Separation Agreements

There may be occasions in a marriage or civil partnerships where there a need for some breathing space. A separation that might be temporary or simply because there is not the immediate need to divorce or apply for a dissolution of the civil partnership. In these circumstances, Separation Agreements are often considered.  

Also called a ‘legal separation’, it allows you to document how your separation will work and how you can both manage your finances whilst you consider if there is a chance to reconcile, or if you have been married less than a year.

The Agreement formally sets out financial matters such as which bills each party will pay, who will pay the rent or mortgage and whether there will be spousal and childcare maintenance payments.

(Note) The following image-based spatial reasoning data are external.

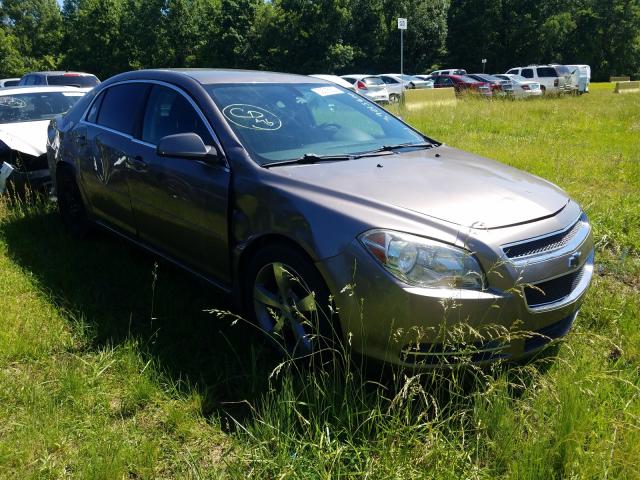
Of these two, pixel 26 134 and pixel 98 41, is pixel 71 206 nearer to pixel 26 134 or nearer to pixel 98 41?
pixel 26 134

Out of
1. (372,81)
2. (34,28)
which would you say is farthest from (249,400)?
(34,28)

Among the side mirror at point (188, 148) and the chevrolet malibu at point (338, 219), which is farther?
the side mirror at point (188, 148)

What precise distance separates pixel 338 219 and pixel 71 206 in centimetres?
370

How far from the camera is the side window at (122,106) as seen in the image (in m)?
4.18

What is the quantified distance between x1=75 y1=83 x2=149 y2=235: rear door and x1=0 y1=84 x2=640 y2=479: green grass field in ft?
1.79

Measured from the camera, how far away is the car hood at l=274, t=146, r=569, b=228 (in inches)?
102

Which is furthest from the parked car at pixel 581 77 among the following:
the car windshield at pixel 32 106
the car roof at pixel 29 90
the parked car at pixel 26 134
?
the parked car at pixel 26 134

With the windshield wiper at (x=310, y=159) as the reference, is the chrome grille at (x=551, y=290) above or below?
below

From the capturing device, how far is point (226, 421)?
260 cm

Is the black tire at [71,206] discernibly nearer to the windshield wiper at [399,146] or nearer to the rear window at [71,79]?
the windshield wiper at [399,146]

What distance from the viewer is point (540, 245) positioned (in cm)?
256

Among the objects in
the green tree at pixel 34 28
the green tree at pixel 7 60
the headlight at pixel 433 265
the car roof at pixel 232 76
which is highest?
the green tree at pixel 34 28

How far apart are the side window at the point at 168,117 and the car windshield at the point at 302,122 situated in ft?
0.62

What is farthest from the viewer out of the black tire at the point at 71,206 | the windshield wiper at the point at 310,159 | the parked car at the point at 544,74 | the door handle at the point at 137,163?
the parked car at the point at 544,74
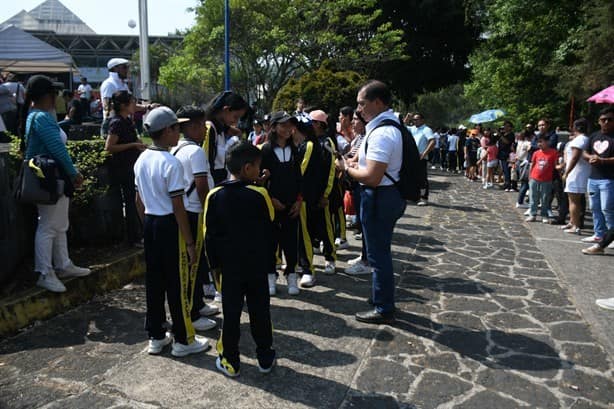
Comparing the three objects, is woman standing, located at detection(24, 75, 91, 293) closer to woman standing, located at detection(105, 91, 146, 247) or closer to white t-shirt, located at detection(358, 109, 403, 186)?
woman standing, located at detection(105, 91, 146, 247)

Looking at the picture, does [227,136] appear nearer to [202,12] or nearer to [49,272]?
[49,272]

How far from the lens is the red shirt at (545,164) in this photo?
9.71 metres

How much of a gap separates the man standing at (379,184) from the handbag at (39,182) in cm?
258

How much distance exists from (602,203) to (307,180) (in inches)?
177

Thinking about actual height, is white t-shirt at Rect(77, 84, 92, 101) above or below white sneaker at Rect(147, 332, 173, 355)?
above

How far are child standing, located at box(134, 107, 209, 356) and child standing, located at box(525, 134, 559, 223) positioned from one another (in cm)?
812

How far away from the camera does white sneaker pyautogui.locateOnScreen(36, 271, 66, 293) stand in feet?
15.1

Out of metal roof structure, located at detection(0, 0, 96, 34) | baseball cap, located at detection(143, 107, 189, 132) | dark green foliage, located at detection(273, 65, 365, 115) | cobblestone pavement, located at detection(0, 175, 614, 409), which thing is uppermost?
metal roof structure, located at detection(0, 0, 96, 34)

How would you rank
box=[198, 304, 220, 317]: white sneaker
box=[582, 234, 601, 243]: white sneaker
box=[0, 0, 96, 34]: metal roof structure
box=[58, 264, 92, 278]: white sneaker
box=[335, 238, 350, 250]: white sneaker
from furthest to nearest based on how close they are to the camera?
box=[0, 0, 96, 34]: metal roof structure → box=[582, 234, 601, 243]: white sneaker → box=[335, 238, 350, 250]: white sneaker → box=[58, 264, 92, 278]: white sneaker → box=[198, 304, 220, 317]: white sneaker

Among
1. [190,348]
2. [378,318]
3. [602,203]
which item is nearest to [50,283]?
[190,348]

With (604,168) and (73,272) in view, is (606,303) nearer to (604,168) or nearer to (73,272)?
(604,168)

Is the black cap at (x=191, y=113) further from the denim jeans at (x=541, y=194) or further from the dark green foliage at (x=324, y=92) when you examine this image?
the dark green foliage at (x=324, y=92)

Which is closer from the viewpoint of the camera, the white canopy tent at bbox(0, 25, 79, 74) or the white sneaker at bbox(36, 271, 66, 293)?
the white sneaker at bbox(36, 271, 66, 293)

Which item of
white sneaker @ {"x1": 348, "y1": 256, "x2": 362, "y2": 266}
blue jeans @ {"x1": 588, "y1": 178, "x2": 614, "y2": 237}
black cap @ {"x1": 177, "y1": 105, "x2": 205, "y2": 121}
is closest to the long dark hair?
black cap @ {"x1": 177, "y1": 105, "x2": 205, "y2": 121}
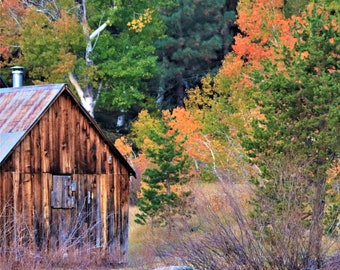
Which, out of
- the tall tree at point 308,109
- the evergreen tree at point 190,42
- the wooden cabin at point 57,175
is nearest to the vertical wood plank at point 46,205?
the wooden cabin at point 57,175

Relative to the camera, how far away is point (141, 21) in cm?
4862

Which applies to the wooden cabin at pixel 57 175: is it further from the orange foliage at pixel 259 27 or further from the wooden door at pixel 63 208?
the orange foliage at pixel 259 27

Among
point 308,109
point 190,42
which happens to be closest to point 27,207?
point 308,109

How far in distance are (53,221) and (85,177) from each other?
1931 mm

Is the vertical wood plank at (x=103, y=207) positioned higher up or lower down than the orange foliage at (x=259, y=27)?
lower down

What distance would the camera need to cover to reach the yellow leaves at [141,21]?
47.8m

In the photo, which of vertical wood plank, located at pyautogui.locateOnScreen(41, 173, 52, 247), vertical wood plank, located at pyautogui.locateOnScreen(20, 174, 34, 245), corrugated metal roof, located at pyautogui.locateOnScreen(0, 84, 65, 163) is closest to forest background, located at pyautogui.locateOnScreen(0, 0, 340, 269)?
vertical wood plank, located at pyautogui.locateOnScreen(41, 173, 52, 247)

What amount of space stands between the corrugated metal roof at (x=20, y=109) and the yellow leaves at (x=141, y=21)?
67.9ft

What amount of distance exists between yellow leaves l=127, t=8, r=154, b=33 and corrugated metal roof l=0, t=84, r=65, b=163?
67.9 feet

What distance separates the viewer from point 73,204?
2664cm

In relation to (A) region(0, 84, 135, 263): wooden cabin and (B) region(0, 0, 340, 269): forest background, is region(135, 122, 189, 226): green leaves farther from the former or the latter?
(A) region(0, 84, 135, 263): wooden cabin

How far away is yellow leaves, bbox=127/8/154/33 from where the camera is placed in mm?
47812

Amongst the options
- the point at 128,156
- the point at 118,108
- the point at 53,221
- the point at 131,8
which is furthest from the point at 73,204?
the point at 118,108

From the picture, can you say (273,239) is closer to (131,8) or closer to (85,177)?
(85,177)
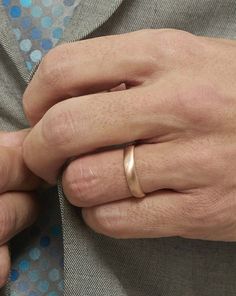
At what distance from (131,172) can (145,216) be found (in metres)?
0.04

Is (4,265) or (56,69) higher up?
(56,69)

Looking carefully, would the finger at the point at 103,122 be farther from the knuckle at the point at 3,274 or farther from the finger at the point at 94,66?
the knuckle at the point at 3,274

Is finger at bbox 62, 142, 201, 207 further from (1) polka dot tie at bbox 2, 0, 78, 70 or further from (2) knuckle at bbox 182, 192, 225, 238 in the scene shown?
(1) polka dot tie at bbox 2, 0, 78, 70

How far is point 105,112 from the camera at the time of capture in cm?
36

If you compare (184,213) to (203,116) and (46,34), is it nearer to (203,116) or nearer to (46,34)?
(203,116)

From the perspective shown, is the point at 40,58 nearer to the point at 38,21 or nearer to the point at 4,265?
the point at 38,21

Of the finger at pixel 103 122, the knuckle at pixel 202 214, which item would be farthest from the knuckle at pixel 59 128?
the knuckle at pixel 202 214

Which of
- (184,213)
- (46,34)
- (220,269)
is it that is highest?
(46,34)

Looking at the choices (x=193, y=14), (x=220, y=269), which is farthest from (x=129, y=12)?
(x=220, y=269)

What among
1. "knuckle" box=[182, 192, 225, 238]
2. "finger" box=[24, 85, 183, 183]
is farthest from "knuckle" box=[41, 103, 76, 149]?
"knuckle" box=[182, 192, 225, 238]

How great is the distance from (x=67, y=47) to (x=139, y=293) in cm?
25

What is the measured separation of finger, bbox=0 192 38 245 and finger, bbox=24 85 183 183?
3.4 inches

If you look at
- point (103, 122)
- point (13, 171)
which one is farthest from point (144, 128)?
point (13, 171)

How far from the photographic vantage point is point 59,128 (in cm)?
36
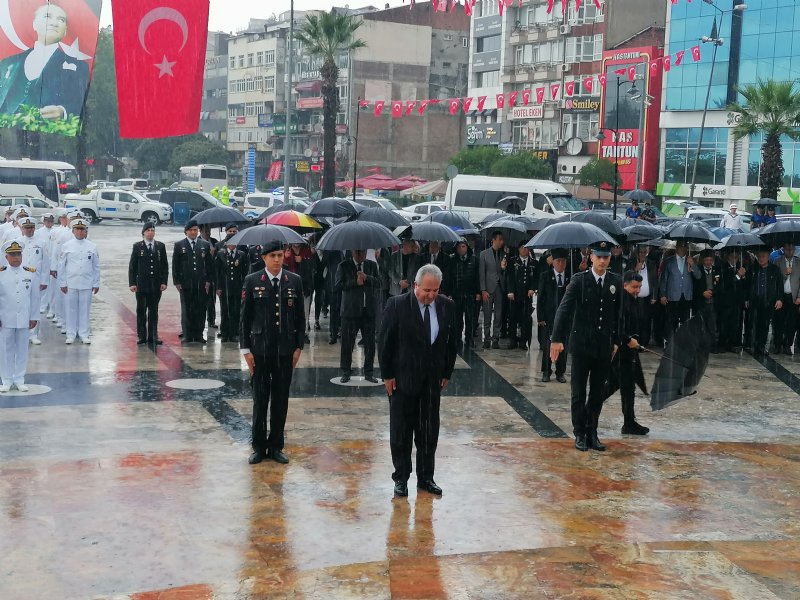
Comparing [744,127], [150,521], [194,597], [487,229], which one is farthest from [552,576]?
[744,127]

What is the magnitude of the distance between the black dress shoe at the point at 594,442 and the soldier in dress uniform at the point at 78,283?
8.07 metres

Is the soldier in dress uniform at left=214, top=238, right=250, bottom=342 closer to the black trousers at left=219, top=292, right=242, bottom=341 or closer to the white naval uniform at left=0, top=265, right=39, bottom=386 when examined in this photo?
the black trousers at left=219, top=292, right=242, bottom=341

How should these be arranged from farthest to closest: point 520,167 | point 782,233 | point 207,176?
point 207,176 < point 520,167 < point 782,233

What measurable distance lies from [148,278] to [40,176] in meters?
41.4

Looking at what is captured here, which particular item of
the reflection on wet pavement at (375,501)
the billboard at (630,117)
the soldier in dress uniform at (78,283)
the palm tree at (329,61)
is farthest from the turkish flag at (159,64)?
the billboard at (630,117)

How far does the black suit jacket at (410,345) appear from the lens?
813 centimetres

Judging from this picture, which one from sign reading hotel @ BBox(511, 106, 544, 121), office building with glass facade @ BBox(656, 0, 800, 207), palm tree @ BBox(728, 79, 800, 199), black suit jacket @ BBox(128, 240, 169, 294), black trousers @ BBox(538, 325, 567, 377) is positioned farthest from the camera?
sign reading hotel @ BBox(511, 106, 544, 121)

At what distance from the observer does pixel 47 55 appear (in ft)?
27.2

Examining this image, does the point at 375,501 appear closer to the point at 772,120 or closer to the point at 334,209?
the point at 334,209

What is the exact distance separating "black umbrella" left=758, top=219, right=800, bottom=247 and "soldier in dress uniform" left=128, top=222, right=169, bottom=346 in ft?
28.5

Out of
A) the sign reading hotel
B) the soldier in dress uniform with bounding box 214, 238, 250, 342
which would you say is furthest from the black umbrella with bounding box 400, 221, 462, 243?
the sign reading hotel

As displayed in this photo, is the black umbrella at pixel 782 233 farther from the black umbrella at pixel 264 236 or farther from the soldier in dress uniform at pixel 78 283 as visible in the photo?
the soldier in dress uniform at pixel 78 283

Separation Agreements also spell out what will happen with the sale proceeds if a shared asset or property is sold. 

It is also beneficial to enter into such an Agreement if there are assets from a previous marriage, as you may want to agree what is, and what isn’t, matrimonial assets. It can also be used to confirm the arrangements any children.

Are They Legally Binding?

Most often, the financial agreement contained within a Separation Agreement is reflected in a financial consent order when you come to divorce or apply for a dissolution of your civil partnership. However, if one party challenges the Agreement, the court could disregard the terms. Nevertheless, if such a document is drafted correctly, it is easier to persuade the court that it should not deviate from the terms. Our divorce and civil partnership solicitors at Robertsons Family Law can help you draft your Separation Agreement to hold up in court.

Our team can advise and assist in catering for your individual needs.  We can discuss why a legal separation may be the best route for you. We will explain what needs to be done straightforwardly and guide you through drafting the Agreement customised to your situation. 

FAQs on Separation Agreements

Is a separation agreement compulsory?

No, you don’t need a Separation Agreement, but it is a good idea. Not only can it help to keep things amicable, but the framework will exist where both you and your partner know how you will split your finances and assets in the event there is no reconciliation.

Can I enforce a separation agreement?

You will typically apply to the court for a financial order if you are married or in a civil partnership and if you want to enforce a Separation Agreement.

What about arrangements for children? Can we cover this in a separation agreement?

Arrangements for children are not legally binding in a Separation Agreement, although they can be included. You will have to apply formally for a child arrangements order if you want your Agreement to stand up in court.

Can we write our own separation agreement?

In theory, you can. However, should there be a dispute in future, the court is not likely to accept your homemade Separation Agreement. Therefore, it is worth investing in the services of a professional solicitor as it could save you a lot in legal fees over the long run.

Does a separation agreement have an expiry date?

Such an Agreement cannot expire, although you will usually replace it with a more appropriate order once you decide what to do. For instance, if you choose to divorce, you will replace the Separation Agreement with a consent order.   

The longer the time since you created the Separation Agreement, the more likely it is that your circumstances changed in the interim.